TASK TO CARRY OUT
Reproduce all entries precisely as they are written.

Dataset excerpts
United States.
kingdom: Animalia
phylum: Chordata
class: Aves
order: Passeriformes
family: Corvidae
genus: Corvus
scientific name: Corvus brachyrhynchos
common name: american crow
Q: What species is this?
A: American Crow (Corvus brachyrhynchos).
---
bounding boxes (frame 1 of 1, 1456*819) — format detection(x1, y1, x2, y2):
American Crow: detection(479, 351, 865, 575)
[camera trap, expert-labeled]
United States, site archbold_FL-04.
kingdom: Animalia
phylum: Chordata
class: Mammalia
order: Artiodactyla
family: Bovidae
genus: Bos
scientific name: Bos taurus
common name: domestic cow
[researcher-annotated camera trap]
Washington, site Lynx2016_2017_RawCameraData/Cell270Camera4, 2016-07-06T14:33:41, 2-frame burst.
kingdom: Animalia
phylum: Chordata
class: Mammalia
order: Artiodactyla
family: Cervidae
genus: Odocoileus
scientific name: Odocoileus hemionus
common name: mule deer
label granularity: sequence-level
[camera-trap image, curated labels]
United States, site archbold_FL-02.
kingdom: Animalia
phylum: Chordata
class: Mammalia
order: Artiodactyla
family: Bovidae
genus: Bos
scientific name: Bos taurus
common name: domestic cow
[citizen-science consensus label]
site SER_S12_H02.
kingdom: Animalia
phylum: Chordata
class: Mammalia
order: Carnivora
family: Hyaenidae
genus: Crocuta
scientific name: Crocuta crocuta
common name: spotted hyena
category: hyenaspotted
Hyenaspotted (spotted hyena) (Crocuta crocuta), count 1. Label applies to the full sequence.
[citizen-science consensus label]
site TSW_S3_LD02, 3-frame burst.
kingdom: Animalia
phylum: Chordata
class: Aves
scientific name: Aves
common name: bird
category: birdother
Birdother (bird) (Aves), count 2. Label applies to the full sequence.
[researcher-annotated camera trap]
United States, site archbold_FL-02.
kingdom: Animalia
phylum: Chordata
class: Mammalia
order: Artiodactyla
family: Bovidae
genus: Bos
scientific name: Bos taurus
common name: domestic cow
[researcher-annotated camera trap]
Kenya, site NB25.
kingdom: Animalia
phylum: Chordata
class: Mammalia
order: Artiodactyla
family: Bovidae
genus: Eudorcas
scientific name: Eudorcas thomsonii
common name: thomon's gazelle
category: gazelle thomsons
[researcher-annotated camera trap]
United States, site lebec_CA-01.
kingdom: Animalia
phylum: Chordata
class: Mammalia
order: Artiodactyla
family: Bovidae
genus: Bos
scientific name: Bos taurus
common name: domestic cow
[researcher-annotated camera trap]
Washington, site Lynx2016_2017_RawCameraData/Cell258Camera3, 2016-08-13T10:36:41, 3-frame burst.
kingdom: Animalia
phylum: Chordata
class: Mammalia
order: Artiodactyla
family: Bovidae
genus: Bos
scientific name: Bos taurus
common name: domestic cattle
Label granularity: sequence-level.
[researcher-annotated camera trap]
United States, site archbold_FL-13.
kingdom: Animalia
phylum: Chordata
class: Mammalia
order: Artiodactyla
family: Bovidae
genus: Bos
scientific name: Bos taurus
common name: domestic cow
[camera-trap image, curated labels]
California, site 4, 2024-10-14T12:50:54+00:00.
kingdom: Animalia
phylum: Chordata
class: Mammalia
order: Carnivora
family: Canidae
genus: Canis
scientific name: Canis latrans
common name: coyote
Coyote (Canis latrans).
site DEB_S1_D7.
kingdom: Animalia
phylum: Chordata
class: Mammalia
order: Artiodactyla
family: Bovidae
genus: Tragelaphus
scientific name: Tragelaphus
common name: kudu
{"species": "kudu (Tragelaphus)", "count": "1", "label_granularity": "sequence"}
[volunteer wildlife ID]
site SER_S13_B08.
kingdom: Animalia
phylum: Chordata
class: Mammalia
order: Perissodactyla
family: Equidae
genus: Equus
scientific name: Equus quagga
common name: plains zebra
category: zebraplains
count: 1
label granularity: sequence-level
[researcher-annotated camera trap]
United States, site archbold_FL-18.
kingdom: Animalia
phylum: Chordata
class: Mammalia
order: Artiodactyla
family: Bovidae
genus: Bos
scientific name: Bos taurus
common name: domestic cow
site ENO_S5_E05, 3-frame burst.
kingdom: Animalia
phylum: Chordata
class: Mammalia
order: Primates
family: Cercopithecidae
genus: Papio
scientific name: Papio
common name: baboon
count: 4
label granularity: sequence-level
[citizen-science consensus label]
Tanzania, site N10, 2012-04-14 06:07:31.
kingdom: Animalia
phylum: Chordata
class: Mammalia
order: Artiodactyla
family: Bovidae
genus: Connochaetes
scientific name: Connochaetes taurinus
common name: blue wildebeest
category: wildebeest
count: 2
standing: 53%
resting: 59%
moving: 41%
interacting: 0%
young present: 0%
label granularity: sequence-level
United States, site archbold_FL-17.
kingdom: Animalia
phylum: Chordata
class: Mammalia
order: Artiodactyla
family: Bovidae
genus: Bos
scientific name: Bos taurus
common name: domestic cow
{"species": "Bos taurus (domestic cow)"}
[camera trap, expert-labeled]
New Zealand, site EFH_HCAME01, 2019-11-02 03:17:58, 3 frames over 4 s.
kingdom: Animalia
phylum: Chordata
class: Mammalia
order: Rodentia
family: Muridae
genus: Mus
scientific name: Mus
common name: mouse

ANSWER SECTION
United States.
kingdom: Animalia
phylum: Chordata
class: Aves
order: Passeriformes
family: Corvidae
genus: Corvus
scientific name: Corvus brachyrhynchos
common name: american crow
Q: What species is this?
A: American Crow (Corvus brachyrhynchos).
---
bounding boxes (frame 1 of 1, 1456*819) — format detection(x1, y1, x2, y2):
American Crow: detection(479, 351, 865, 575)
[camera trap, expert-labeled]
United States, site archbold_FL-04.
kingdom: Animalia
phylum: Chordata
class: Mammalia
order: Artiodactyla
family: Bovidae
genus: Bos
scientific name: Bos taurus
common name: domestic cow
[researcher-annotated camera trap]
Washington, site Lynx2016_2017_RawCameraData/Cell270Camera4, 2016-07-06T14:33:41, 2-frame burst.
kingdom: Animalia
phylum: Chordata
class: Mammalia
order: Artiodactyla
family: Cervidae
genus: Odocoileus
scientific name: Odocoileus hemionus
common name: mule deer
label granularity: sequence-level
[camera-trap image, curated labels]
United States, site archbold_FL-02.
kingdom: Animalia
phylum: Chordata
class: Mammalia
order: Artiodactyla
family: Bovidae
genus: Bos
scientific name: Bos taurus
common name: domestic cow
[citizen-science consensus label]
site SER_S12_H02.
kingdom: Animalia
phylum: Chordata
class: Mammalia
order: Carnivora
family: Hyaenidae
genus: Crocuta
scientific name: Crocuta crocuta
common name: spotted hyena
category: hyenaspotted
Hyenaspotted (spotted hyena) (Crocuta crocuta), count 1. Label applies to the full sequence.
[citizen-science consensus label]
site TSW_S3_LD02, 3-frame burst.
kingdom: Animalia
phylum: Chordata
class: Aves
scientific name: Aves
common name: bird
category: birdother
Birdother (bird) (Aves), count 2. Label applies to the full sequence.
[researcher-annotated camera trap]
United States, site archbold_FL-02.
kingdom: Animalia
phylum: Chordata
class: Mammalia
order: Artiodactyla
family: Bovidae
genus: Bos
scientific name: Bos taurus
common name: domestic cow
[researcher-annotated camera trap]
Kenya, site NB25.
kingdom: Animalia
phylum: Chordata
class: Mammalia
order: Artiodactyla
family: Bovidae
genus: Eudorcas
scientific name: Eudorcas thomsonii
common name: thomon's gazelle
category: gazelle thomsons
[researcher-annotated camera trap]
United States, site lebec_CA-01.
kingdom: Animalia
phylum: Chordata
class: Mammalia
order: Artiodactyla
family: Bovidae
genus: Bos
scientific name: Bos taurus
common name: domestic cow
[researcher-annotated camera trap]
Washington, site Lynx2016_2017_RawCameraData/Cell258Camera3, 2016-08-13T10:36:41, 3-frame burst.
kingdom: Animalia
phylum: Chordata
class: Mammalia
order: Artiodactyla
family: Bovidae
genus: Bos
scientific name: Bos taurus
common name: domestic cattle
Label granularity: sequence-level.
[researcher-annotated camera trap]
United States, site archbold_FL-13.
kingdom: Animalia
phylum: Chordata
class: Mammalia
order: Artiodactyla
family: Bovidae
genus: Bos
scientific name: Bos taurus
common name: domestic cow
[camera-trap image, curated labels]
California, site 4, 2024-10-14T12:50:54+00:00.
kingdom: Animalia
phylum: Chordata
class: Mammalia
order: Carnivora
family: Canidae
genus: Canis
scientific name: Canis latrans
common name: coyote
Coyote (Canis latrans).
site DEB_S1_D7.
kingdom: Animalia
phylum: Chordata
class: Mammalia
order: Artiodactyla
family: Bovidae
genus: Tragelaphus
scientific name: Tragelaphus
common name: kudu
{"species": "kudu (Tragelaphus)", "count": "1", "label_granularity": "sequence"}
[volunteer wildlife ID]
site SER_S13_B08.
kingdom: Animalia
phylum: Chordata
class: Mammalia
order: Perissodactyla
family: Equidae
genus: Equus
scientific name: Equus quagga
common name: plains zebra
category: zebraplains
count: 1
label granularity: sequence-level
[researcher-annotated camera trap]
United States, site archbold_FL-18.
kingdom: Animalia
phylum: Chordata
class: Mammalia
order: Artiodactyla
family: Bovidae
genus: Bos
scientific name: Bos taurus
common name: domestic cow
site ENO_S5_E05, 3-frame burst.
kingdom: Animalia
phylum: Chordata
class: Mammalia
order: Primates
family: Cercopithecidae
genus: Papio
scientific name: Papio
common name: baboon
count: 4
label granularity: sequence-level
[citizen-science consensus label]
Tanzania, site N10, 2012-04-14 06:07:31.
kingdom: Animalia
phylum: Chordata
class: Mammalia
order: Artiodactyla
family: Bovidae
genus: Connochaetes
scientific name: Connochaetes taurinus
common name: blue wildebeest
category: wildebeest
count: 2
standing: 53%
resting: 59%
moving: 41%
interacting: 0%
young present: 0%
label granularity: sequence-level
United States, site archbold_FL-17.
kingdom: Animalia
phylum: Chordata
class: Mammalia
order: Artiodactyla
family: Bovidae
genus: Bos
scientific name: Bos taurus
common name: domestic cow
{"species": "Bos taurus (domestic cow)"}
[camera trap, expert-labeled]
New Zealand, site EFH_HCAME01, 2019-11-02 03:17:58, 3 frames over 4 s.
kingdom: Animalia
phylum: Chordata
class: Mammalia
order: Rodentia
family: Muridae
genus: Mus
scientific name: Mus
common name: mouse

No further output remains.